Donald Trump has a bit of a problem on our hands. It is not a question of the COVID-19. It is oil prices that are too low. Too low to ensure the survival of many american companies in the sector.
It is even questionable if Trump does not want a war with Iran, so that prices rise, and oil extraction in the United States become profitable. It is, in any case, the impression of his declarations of war of the last days, when he was given orders to american naval vessels that cruise in the strait of Hormuz to destroy the boats the iranians who the harcèleraient.
1. Why the oil prices have fallen sharply ?
Oil prices have fallen considerably for three reasons. First, the crisis of the sars coronavirus has made a lot of falling oil demand. In fact, 40 % of oil demand comes from the transport sector. With the quarantines that are increasing across the world, people who can work from home. Almost nobody trip. Then, Russia and saudi Arabia agreed to increase production to bring down prices, in order to cut the ground from under the feet of their competitors. Thirdly, the storage tanks of the oil in the world are folds to 82 % of their capacity. There is therefore practically no more space to receive the oil production to come.

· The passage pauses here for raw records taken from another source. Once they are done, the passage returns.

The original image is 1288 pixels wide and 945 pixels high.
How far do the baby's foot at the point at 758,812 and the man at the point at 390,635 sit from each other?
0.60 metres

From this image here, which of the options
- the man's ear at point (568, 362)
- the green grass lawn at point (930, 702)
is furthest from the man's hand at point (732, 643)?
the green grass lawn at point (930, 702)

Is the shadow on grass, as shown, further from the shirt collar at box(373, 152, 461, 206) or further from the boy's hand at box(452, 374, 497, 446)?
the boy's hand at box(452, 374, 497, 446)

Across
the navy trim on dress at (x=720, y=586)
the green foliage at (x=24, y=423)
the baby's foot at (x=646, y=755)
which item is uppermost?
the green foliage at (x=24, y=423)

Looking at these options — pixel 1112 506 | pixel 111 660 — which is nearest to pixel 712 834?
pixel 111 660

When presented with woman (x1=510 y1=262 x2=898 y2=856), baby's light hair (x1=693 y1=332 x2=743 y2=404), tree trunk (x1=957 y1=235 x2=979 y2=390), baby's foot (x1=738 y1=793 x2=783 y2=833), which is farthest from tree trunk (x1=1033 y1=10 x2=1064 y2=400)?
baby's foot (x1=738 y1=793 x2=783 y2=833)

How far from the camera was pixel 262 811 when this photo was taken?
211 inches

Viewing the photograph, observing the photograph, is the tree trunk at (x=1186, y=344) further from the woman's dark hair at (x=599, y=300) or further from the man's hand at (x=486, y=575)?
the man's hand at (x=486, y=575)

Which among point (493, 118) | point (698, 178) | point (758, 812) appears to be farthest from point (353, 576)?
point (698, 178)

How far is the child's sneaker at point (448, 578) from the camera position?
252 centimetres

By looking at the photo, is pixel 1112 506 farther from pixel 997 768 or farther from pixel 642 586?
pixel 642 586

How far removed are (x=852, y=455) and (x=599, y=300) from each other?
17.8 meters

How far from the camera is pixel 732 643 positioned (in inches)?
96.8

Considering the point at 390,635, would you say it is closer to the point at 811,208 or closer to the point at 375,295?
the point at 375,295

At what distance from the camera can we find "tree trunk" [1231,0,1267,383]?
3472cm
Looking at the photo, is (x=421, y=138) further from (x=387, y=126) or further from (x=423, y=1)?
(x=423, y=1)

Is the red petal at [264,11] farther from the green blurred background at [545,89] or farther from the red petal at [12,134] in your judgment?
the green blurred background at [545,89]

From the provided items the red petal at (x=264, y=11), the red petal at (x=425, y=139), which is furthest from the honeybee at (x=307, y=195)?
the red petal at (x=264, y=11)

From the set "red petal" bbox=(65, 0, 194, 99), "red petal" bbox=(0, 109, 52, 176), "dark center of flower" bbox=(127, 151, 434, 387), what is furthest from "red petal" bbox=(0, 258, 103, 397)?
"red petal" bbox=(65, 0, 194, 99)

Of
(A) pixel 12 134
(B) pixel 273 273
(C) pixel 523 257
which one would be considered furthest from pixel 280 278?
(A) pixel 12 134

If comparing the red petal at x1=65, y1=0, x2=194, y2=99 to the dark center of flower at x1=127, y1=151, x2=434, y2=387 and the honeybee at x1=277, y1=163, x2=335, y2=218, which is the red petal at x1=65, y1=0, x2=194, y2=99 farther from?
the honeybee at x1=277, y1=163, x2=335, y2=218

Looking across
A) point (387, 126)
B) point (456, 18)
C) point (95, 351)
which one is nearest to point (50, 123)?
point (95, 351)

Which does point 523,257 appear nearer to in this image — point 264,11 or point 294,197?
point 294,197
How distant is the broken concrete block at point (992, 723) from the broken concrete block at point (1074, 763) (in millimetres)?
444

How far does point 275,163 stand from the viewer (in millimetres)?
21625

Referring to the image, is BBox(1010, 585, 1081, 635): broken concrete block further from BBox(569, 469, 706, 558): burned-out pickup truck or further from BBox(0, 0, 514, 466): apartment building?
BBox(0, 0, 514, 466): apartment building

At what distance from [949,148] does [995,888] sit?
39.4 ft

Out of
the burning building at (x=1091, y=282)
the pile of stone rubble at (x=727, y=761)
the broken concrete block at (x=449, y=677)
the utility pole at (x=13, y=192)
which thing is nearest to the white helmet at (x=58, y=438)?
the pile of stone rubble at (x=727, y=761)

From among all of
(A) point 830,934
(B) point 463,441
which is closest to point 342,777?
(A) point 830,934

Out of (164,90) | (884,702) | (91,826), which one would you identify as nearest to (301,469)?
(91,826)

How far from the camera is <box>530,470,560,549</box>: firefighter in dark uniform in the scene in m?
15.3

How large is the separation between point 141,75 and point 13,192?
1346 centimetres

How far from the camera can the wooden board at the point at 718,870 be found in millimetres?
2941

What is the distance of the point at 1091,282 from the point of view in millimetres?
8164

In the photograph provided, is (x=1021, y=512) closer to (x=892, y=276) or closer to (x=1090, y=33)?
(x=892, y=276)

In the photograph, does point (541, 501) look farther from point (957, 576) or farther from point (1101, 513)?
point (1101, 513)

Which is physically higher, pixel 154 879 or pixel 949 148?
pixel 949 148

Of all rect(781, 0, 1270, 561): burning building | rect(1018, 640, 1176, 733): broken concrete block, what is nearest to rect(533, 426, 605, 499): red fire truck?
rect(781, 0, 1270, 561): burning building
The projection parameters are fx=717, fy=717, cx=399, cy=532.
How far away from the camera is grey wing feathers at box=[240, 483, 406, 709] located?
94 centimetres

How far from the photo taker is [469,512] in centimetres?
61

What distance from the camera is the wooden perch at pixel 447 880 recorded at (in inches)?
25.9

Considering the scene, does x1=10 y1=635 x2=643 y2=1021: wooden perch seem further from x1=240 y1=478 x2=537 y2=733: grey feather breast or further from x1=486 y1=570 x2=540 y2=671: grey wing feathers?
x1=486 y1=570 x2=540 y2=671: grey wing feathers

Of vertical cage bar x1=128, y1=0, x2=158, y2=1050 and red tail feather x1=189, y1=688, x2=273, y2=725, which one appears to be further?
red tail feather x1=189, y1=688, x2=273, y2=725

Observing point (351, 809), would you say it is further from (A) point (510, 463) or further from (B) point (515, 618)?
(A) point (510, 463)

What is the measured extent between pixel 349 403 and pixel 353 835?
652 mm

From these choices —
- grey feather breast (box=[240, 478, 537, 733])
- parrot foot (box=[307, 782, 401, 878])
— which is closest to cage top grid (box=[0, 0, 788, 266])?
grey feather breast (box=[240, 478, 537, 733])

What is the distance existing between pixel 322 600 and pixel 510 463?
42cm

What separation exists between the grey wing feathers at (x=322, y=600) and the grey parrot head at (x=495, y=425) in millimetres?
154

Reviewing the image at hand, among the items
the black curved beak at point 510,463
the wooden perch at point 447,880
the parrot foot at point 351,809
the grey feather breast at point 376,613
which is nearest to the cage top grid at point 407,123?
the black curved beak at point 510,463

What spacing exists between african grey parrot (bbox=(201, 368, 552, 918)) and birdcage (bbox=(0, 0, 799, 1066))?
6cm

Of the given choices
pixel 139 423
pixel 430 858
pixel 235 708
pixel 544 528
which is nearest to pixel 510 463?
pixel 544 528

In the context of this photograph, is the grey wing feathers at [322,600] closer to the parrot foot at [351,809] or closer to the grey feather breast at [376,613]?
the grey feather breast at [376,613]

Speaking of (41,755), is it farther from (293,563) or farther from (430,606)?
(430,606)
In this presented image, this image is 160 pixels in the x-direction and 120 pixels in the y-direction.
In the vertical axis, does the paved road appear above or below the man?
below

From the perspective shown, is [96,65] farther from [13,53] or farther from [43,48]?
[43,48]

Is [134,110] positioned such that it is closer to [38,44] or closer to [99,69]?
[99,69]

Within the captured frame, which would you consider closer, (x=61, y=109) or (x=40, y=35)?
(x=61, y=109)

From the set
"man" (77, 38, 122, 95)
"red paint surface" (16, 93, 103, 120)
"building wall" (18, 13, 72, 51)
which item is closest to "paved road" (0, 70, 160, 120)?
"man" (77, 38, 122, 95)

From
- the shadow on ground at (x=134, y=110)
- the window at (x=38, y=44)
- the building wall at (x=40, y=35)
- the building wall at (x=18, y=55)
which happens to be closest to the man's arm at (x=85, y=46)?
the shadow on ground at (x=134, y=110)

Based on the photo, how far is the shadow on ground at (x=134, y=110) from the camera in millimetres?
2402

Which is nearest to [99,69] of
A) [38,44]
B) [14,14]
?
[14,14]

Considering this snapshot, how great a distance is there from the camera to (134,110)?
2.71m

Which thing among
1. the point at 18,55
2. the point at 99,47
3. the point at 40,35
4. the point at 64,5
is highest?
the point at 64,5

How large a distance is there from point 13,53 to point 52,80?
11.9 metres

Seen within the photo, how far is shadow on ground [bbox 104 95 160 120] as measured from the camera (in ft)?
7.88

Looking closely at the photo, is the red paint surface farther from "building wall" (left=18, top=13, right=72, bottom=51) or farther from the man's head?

2. When the price of a barrel of oil are they viable for american companies ?
Less than 20 u.s. dollars per barrel, prices are well below the costs of production and drilling of new wells. In order to be profitable, the mining companies in u.s. must have a price of around $ 28 per barrel. For that they engage in new drilling, the price should be about $ 50 per barrel.
3. Is it that Trump is going to help the american oil companies ?
Donald Trump doesn’t want that us oil companies are bankrupt. This industry accounts for about 6 % of the jobs in the United States and 8 % of the GNP. He will probably ask Congress to help and may be tempted to restrict imports of oil. But the economic aid that the u.s. Congress has granted up to this already accounts for the equivalent of 13 % of the GNP of the us. It is the double of the aid that the american government had released during the crisis of 2008. All that money that is borrowed, is expected to generate a lot of inflation in the long term, which would help to repay the debt. The problem is that in the short term, low oil prices depress inflation.
4. What might be the consequences of greater debt ?
In the context where many States are heavily indebted, and where republicans refuse to increase taxes on businesses, the United States will lead to cuts in services and a choke tax of the middle classes. Or, the States will receive financial help from the federal government, which will increase the us debt…
5. What would be the consequences of a war with Iran ?
A war with Iran would have unpredictable consequences on the whole of the Near and Middle East. In the short term, such a war would drive up oil prices, in particular if there is blockage of the strait of Hormuz. In this case, 14 % of the world production of oil could no longer flow.